TASK DESCRIPTION =>
Beginning with the line where "Given these options" appears, retype every remaining line of the data below, both the first and last included.

DATA TO PROCESS =>
>> START

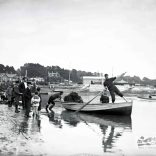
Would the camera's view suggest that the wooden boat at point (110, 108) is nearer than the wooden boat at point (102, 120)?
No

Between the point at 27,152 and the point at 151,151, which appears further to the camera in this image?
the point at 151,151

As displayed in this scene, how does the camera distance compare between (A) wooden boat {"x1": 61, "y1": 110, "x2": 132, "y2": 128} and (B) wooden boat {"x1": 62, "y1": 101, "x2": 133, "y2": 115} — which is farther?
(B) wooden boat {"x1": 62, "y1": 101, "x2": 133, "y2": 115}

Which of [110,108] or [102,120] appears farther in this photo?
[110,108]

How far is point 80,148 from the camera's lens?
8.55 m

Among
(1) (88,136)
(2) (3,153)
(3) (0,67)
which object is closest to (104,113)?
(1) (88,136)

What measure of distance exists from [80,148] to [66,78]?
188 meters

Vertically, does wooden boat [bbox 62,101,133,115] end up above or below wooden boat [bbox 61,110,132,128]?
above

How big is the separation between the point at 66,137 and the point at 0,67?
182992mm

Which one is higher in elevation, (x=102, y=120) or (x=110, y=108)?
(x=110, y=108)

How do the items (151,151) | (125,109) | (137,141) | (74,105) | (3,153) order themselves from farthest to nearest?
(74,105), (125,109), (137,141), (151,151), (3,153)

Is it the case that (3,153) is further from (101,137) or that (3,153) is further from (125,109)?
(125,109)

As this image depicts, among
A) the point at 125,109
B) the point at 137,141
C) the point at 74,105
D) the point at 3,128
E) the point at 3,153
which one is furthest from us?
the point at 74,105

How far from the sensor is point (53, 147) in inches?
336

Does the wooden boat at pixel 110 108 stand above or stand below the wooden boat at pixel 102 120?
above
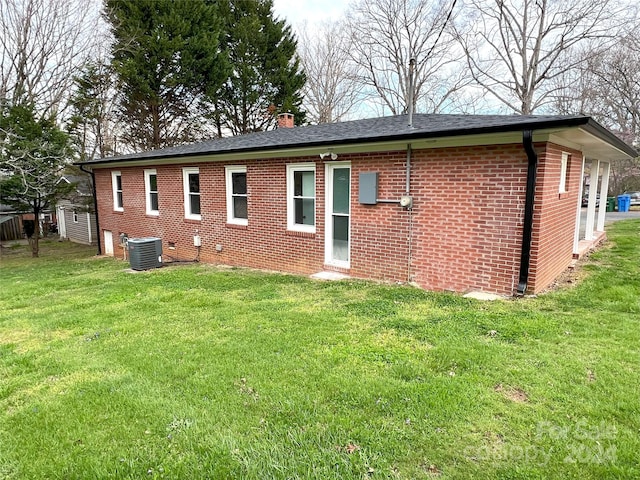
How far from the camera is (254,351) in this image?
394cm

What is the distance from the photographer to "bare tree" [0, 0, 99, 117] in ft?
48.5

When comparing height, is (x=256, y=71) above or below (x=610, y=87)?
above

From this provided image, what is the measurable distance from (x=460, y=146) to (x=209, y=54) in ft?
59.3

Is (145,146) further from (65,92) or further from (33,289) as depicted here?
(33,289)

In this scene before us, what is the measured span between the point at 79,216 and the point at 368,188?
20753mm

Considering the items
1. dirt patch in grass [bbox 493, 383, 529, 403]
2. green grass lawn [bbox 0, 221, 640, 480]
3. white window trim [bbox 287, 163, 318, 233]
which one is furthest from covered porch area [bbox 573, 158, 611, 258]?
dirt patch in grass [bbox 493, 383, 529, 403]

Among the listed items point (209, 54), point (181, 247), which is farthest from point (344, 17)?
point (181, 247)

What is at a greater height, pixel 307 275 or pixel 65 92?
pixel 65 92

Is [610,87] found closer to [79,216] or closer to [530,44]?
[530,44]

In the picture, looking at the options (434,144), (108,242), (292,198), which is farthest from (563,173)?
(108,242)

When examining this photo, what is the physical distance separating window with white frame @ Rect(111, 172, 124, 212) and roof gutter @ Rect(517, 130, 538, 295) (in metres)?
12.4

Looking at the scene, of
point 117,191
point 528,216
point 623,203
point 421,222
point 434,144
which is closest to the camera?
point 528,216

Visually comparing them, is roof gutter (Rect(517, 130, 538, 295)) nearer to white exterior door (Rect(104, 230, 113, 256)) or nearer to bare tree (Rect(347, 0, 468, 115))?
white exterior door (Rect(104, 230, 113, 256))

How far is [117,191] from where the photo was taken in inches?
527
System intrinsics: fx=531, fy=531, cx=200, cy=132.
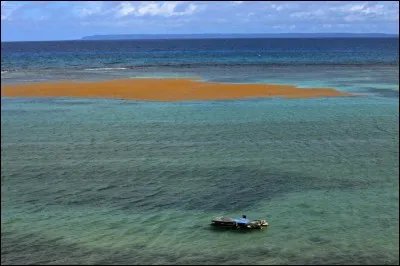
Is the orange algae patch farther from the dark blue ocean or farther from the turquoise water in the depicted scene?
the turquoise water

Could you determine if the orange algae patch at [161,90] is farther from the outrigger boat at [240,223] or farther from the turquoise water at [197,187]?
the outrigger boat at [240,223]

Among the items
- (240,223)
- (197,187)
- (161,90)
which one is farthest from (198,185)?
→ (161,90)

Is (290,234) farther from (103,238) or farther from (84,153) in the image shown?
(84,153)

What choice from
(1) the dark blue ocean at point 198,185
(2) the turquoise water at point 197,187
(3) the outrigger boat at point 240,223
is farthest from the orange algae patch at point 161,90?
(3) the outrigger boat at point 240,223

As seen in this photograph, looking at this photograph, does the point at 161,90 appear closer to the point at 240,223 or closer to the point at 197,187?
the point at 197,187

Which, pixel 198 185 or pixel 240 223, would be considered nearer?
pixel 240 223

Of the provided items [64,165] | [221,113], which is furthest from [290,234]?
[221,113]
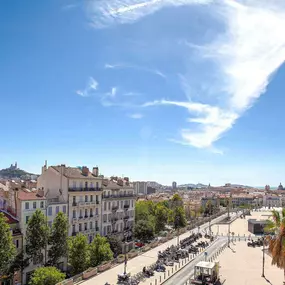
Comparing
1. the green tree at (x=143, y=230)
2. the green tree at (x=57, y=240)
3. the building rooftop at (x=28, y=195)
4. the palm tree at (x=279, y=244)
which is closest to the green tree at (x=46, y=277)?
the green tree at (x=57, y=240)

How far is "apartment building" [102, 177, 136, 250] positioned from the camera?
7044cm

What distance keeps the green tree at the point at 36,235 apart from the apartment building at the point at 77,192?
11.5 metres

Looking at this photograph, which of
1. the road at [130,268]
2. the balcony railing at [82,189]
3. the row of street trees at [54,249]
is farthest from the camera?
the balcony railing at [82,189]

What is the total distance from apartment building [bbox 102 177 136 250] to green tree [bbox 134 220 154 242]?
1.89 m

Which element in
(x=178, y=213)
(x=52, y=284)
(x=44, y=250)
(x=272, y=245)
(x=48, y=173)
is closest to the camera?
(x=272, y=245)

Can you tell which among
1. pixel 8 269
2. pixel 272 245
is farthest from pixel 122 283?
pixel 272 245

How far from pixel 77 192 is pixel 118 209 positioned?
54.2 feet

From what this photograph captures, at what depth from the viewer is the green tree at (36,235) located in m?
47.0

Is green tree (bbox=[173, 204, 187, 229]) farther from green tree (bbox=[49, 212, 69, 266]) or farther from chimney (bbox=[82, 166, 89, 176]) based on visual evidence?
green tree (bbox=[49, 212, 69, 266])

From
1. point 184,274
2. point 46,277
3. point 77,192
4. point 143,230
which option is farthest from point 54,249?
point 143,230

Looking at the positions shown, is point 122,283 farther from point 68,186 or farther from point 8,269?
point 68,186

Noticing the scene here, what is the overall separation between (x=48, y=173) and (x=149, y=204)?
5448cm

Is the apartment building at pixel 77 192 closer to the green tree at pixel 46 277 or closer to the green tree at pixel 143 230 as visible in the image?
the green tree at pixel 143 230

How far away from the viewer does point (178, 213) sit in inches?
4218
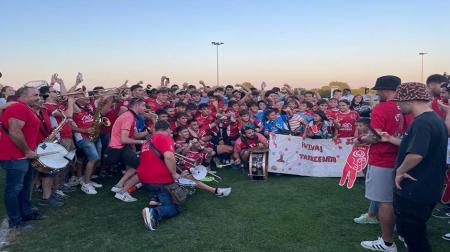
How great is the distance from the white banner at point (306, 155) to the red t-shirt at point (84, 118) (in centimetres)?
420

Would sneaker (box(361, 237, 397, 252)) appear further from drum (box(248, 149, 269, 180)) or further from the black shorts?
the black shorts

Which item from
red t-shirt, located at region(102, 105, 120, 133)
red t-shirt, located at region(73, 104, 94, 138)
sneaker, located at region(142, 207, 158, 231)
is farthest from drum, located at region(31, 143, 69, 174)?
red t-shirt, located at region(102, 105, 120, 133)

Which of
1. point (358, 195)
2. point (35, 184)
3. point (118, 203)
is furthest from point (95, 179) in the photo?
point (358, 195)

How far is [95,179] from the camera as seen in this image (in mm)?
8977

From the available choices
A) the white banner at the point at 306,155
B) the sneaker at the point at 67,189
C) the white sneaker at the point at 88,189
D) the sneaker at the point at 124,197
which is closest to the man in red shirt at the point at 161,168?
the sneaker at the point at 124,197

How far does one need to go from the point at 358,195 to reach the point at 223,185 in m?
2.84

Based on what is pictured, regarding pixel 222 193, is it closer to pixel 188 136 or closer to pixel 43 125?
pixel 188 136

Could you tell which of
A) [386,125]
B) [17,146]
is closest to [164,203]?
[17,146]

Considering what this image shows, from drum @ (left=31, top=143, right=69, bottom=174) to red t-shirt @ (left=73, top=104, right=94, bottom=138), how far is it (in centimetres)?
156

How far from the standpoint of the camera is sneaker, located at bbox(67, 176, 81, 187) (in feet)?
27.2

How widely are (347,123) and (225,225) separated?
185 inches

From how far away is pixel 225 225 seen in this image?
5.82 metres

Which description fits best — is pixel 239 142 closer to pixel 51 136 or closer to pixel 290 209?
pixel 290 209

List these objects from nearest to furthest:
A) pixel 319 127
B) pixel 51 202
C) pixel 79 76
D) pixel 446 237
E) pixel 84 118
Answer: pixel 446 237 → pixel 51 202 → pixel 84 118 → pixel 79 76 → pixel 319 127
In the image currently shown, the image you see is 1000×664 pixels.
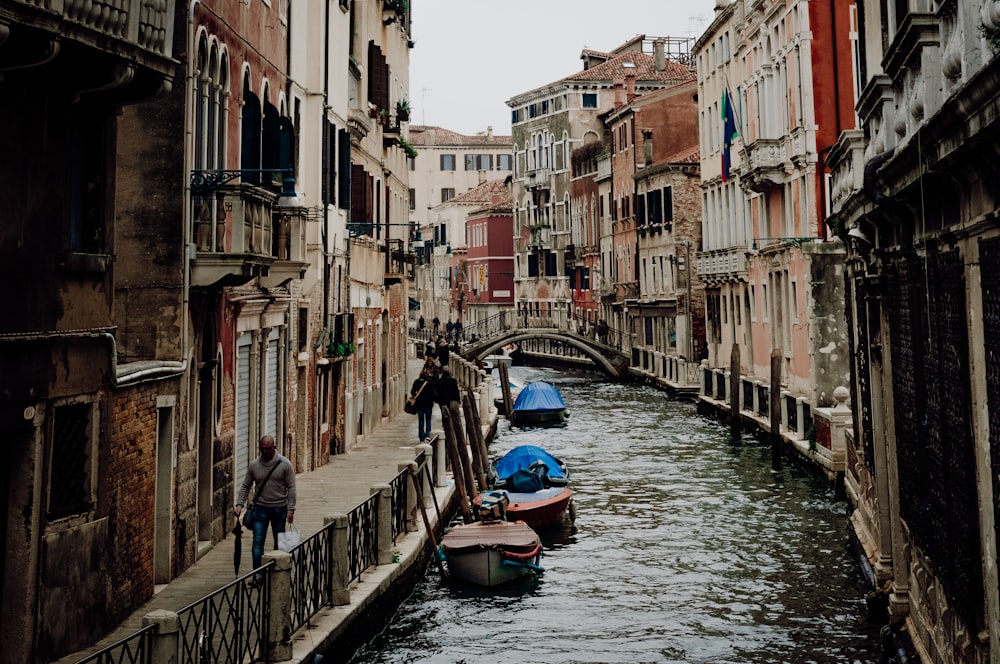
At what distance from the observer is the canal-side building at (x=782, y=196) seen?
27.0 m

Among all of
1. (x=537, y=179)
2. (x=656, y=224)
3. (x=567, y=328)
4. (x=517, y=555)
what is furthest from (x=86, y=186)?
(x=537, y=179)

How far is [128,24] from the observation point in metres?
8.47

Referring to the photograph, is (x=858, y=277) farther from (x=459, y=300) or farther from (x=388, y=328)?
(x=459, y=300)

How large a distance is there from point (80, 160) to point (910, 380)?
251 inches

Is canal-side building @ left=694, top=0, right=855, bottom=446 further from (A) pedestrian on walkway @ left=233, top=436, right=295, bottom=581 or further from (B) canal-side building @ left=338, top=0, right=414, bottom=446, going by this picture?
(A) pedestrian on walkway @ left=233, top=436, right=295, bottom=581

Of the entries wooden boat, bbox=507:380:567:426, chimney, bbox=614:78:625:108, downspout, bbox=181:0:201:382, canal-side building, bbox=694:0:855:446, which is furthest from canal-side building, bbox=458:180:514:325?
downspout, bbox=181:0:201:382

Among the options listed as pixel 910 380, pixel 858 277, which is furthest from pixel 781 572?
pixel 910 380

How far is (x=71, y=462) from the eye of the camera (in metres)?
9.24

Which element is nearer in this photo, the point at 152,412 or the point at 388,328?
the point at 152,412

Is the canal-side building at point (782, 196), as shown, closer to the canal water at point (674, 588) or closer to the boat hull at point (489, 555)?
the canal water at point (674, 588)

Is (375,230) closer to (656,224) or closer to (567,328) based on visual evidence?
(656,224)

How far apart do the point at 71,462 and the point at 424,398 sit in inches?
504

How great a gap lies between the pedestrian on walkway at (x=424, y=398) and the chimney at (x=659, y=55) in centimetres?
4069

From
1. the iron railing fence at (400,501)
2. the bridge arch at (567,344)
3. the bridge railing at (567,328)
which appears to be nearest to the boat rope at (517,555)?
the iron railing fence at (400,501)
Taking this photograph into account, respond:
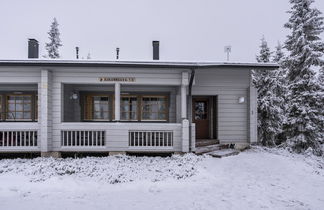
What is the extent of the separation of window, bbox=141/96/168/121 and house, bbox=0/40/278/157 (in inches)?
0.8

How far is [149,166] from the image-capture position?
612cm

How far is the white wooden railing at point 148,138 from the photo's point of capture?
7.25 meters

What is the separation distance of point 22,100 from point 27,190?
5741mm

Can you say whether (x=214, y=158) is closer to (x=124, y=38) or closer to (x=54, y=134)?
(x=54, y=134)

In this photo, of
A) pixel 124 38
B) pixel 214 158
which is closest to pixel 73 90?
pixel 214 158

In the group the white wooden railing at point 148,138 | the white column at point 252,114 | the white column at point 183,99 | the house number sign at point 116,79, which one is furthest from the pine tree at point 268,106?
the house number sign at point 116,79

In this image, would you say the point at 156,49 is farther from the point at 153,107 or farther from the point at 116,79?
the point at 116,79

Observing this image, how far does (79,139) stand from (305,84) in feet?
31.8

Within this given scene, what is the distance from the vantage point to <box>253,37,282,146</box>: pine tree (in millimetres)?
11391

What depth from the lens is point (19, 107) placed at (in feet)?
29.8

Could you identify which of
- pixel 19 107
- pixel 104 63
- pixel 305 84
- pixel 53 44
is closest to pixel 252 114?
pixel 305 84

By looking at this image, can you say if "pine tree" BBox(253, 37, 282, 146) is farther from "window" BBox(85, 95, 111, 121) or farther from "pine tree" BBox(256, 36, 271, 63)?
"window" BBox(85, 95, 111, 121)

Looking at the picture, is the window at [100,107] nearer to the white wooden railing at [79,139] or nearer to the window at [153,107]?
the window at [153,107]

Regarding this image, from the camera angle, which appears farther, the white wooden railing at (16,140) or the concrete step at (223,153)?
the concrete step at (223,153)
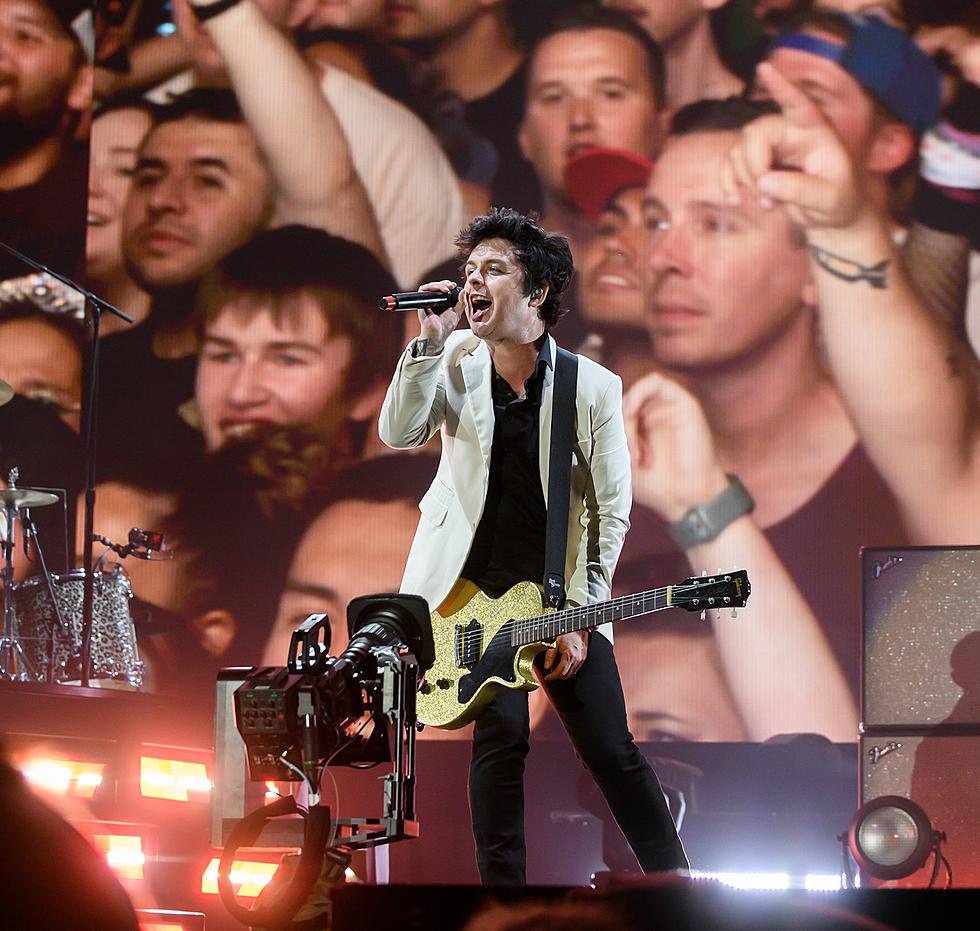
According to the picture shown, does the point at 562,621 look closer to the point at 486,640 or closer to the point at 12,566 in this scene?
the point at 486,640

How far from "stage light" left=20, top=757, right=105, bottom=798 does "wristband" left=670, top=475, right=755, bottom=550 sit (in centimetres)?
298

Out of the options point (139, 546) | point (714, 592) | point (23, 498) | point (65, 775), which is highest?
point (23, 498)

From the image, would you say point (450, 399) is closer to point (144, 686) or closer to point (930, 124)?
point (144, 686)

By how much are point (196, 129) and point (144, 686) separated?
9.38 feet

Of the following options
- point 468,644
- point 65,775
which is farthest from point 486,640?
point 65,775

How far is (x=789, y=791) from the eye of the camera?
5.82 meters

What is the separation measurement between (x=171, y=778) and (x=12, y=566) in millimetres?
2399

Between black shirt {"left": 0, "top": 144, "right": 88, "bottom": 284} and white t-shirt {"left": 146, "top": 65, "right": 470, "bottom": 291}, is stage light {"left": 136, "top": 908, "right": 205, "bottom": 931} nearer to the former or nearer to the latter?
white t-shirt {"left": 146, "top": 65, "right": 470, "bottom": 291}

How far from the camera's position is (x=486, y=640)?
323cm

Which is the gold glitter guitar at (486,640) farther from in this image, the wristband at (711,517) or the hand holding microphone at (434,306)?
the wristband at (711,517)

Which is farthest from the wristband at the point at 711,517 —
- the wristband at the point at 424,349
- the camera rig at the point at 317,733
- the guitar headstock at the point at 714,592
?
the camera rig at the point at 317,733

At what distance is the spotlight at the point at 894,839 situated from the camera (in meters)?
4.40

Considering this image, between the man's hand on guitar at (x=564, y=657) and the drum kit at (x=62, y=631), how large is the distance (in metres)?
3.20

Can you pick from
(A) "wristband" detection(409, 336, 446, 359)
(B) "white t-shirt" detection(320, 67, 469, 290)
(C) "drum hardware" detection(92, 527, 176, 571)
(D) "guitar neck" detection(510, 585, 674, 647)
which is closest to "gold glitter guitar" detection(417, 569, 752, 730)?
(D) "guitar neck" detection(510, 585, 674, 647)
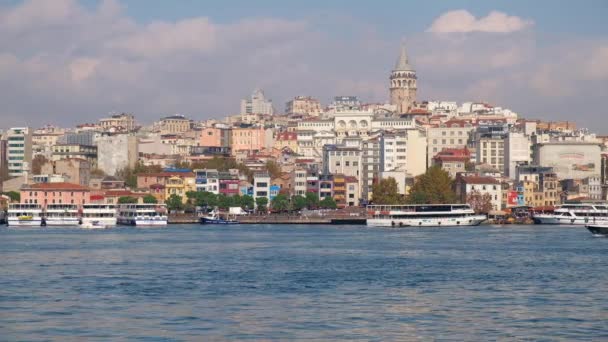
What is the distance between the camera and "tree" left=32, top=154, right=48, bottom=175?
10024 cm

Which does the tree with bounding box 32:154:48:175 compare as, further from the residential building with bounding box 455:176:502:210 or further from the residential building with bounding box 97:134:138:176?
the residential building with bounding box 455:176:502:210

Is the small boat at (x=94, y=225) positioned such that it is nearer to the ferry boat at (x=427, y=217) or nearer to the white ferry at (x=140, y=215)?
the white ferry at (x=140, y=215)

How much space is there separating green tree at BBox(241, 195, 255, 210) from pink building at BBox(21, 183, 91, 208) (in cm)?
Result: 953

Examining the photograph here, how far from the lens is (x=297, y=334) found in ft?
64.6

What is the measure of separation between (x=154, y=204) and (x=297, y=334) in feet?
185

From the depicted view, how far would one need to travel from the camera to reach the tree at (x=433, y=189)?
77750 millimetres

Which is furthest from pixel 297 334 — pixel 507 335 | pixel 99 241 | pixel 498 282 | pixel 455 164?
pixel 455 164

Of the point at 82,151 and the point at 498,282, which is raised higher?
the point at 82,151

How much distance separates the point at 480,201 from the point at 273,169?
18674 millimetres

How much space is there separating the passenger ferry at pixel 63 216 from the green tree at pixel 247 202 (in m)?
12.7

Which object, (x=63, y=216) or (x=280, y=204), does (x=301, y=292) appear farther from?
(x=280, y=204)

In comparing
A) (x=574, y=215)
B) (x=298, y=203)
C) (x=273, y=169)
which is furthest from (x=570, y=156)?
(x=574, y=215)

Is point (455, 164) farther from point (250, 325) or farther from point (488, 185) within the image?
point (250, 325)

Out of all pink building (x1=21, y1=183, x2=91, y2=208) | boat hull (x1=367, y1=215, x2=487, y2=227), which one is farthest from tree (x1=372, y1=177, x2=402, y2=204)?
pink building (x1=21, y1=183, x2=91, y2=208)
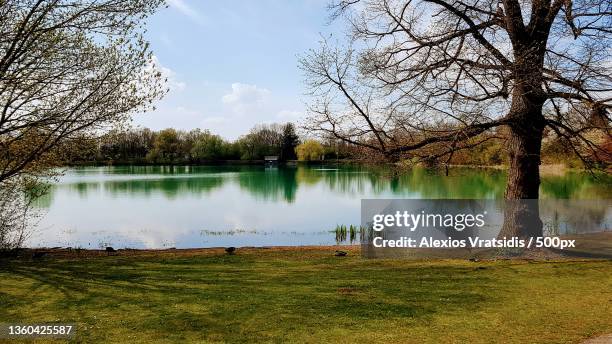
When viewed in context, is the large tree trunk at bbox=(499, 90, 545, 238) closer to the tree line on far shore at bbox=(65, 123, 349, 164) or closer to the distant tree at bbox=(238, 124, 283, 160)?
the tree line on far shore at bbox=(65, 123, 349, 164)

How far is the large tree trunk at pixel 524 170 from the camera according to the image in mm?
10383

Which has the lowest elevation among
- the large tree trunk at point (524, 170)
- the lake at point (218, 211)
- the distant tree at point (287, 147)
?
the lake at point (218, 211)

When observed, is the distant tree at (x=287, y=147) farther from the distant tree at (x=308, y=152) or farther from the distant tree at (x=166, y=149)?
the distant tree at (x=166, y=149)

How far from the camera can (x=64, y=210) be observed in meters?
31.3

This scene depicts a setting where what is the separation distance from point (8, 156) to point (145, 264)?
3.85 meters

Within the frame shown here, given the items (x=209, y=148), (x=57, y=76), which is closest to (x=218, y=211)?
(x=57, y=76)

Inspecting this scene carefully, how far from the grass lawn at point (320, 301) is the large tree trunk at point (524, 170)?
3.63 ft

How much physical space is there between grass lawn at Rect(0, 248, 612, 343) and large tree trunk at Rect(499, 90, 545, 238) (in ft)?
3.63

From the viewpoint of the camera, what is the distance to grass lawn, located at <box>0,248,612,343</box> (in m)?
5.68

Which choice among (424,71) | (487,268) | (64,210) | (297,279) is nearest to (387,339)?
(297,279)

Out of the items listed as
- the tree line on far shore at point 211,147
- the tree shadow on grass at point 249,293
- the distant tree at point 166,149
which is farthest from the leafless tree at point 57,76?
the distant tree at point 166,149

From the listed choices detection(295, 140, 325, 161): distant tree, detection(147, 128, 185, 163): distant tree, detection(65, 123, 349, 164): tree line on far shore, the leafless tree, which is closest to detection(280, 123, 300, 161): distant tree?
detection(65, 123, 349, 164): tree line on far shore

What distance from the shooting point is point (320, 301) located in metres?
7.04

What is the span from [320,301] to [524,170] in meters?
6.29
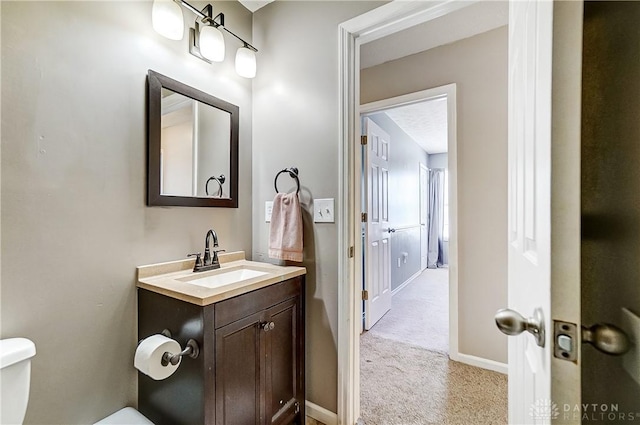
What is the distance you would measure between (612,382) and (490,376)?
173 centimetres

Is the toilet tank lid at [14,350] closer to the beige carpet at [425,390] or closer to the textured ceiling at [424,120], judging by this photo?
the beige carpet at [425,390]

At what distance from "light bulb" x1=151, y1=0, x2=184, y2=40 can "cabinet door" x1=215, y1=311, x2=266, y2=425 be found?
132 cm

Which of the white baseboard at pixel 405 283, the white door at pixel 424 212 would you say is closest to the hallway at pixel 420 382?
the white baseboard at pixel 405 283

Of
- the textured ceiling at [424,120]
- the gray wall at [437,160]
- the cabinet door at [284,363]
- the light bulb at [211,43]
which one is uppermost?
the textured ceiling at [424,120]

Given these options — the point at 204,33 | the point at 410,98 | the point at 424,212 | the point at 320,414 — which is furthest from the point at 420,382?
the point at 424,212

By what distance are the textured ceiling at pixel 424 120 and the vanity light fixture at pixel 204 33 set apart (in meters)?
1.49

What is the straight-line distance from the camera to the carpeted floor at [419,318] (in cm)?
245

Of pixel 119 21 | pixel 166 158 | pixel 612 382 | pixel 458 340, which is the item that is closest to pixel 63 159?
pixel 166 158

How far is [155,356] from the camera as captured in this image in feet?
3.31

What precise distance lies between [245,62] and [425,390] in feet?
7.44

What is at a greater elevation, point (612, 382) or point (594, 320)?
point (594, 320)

>> END

RESULT =>
Given these options — the point at 204,33 | the point at 410,98 | the point at 424,212 | the point at 320,414 — which is furthest from the point at 420,382?
the point at 424,212

By what distance are the textured ceiling at pixel 424 120 and the vanity light fixture at pixel 204 33 set apart (in meters)?
1.49

What is the straight-line distance from the camera to the carpeted floor at [419,318] (in cm)?
245

Of pixel 119 21 | pixel 166 158 | pixel 612 382 | pixel 458 340, which is the item that is closest to pixel 63 159?
pixel 166 158

How far is [155,356] from the camera as captured in this image in feet?
3.31

What precise distance lies between [245,62] and [425,390] in feet?
7.44

What is at a greater elevation, point (612, 382) or point (594, 320)?
point (594, 320)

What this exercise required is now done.